- [TO DO]
[1] Answer these questions from the court opinion:
(a) The appeals are from judgments of which court?
(b) For whom did John D. Menzies work, and in what capacity?
(c) Why was it convenient for Menzies to drive an automobile supplied by his employer?
[2] Reproduce the court opinion from "The material facts" to "for his employer." word for word.

===== SELECTION

These consolidated cases are appeals from judgments of the Superior Court, which dismissed appeals from a finding and award of the workmen’s compensation commissioner. The appeal of the plaintiff-widow, Euphemia Menzies, challenges the denial of an award of attorney’s fees and the denial of a motion which sought to preclude the defendants from asserting a defense. In the appeal of the defendants Everett Fisher and The Atlantic Companies, the fundamental issue is whether the injury which led to the death of John D. Menzies was one which arose out of and in the course of his employment.
The material facts are not in dispute: The plaintiff’s husband, John D. Menzies, was employed by Fisher as a chauffeur and handyman. Menzies lived in his own house, located in the northeastern area of *340Greenwich, but drove an automobile supplied by his employer to and from work at the Fisher residence, located in the northwestern area of Greenwich. This arrangement was convenient because Menzies sometimes was required to use the automobile at night to perform services for his employer.

==========
===== STORED ROWS

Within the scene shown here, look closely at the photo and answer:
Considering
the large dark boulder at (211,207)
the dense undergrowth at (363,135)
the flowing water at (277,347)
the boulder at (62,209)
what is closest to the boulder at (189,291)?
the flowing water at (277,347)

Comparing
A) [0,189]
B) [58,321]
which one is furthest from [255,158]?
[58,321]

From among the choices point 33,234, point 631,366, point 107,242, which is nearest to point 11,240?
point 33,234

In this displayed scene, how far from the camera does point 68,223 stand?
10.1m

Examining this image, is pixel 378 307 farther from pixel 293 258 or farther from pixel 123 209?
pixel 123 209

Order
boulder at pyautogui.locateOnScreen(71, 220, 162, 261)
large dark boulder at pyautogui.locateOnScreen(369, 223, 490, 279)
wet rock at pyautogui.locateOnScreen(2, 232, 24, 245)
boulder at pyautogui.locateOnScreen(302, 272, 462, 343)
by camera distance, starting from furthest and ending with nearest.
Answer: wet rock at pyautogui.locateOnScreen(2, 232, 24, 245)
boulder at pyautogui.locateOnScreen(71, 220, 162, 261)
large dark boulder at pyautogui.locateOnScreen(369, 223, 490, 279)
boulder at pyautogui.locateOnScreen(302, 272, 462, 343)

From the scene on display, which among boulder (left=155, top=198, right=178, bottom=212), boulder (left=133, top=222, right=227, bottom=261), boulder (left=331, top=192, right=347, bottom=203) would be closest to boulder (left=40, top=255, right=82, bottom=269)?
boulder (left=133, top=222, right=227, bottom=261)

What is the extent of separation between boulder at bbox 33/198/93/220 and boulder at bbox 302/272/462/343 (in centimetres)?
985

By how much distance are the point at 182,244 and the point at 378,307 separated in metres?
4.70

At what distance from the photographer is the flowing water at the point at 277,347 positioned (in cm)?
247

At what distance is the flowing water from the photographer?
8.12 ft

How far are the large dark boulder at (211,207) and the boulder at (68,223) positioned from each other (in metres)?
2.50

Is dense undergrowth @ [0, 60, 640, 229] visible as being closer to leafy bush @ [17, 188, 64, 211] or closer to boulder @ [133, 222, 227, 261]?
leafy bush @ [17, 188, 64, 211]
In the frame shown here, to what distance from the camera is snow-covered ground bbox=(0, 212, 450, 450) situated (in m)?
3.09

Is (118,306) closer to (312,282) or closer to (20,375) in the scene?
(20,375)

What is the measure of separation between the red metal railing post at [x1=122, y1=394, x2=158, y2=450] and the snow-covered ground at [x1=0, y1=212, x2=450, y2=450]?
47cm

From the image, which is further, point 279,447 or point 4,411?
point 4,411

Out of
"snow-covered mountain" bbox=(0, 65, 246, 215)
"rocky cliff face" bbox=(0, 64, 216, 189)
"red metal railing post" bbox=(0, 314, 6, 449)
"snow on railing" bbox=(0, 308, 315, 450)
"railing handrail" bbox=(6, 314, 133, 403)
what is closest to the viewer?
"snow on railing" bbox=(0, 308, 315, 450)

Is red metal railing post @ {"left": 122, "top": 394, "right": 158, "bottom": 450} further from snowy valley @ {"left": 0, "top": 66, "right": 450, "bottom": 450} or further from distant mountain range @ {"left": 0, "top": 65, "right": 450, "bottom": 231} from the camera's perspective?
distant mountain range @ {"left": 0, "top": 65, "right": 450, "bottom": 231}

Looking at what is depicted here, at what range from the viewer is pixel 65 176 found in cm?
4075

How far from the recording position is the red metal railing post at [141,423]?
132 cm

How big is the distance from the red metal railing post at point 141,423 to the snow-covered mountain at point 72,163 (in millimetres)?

==========

- [EXERCISE RESPONSES]
[1]
(a) The Superior Court.
(b) He worked for Fisher as a chauffeur and handyman.
(c) Menzies sometimes had to use the automobile at night to perform services for his employer.

[2]
The material facts are not in dispute: The plaintiff’s husband, John D. Menzies, was employed by Fisher as a chauffeur and handyman. Menzies lived in his own house, located in the northeastern area of *340Greenwich, but drove an automobile supplied by his employer to and from work at the Fisher residence, located in the northwestern area of Greenwich. This arrangement was convenient because Menzies sometimes was required to use the automobile at night to perform services for his employer.